• [Work instruction] Copy nothing before the line containing "Kernel | /usr/lib/boot/unix_64 | /boot/vmlinuz |". Reproduce that line and all that follow, exactly, through the end of the records.

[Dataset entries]
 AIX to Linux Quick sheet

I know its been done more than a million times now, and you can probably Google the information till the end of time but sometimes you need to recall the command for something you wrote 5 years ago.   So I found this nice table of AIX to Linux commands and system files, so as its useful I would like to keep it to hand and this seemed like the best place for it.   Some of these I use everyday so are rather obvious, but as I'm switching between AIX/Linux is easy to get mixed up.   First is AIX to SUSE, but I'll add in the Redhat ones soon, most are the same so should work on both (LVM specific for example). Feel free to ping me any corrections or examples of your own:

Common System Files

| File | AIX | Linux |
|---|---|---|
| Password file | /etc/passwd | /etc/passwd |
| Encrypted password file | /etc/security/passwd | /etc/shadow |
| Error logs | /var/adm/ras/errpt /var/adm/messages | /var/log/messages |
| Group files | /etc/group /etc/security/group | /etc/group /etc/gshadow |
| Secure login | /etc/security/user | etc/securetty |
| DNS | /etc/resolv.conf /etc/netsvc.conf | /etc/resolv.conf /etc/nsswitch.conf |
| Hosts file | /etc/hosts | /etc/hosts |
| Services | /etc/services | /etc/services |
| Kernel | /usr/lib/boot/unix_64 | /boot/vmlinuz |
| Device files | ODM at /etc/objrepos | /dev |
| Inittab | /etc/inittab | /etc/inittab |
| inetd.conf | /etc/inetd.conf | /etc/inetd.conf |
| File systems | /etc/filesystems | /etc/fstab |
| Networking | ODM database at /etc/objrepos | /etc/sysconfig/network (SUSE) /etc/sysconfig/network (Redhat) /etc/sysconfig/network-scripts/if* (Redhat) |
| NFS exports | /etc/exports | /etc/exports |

• [Solution to this task]
| Kernel | /usr/lib/boot/unix_64 | /boot/vmlinuz |
| Device files | ODM at /etc/objrepos | /dev |
| Inittab | /etc/inittab | /etc/inittab |
| inetd.conf | /etc/inetd.conf | /etc/inetd.conf |
| File systems | /etc/filesystems | /etc/fstab |
| Networking | ODM database at /etc/objrepos | /etc/sysconfig/network (SUSE) /etc/sysconfig/network (Redhat) /etc/sysconfig/network-scripts/if* (Redhat) |
| NFS exports | /etc/exports | /etc/exports |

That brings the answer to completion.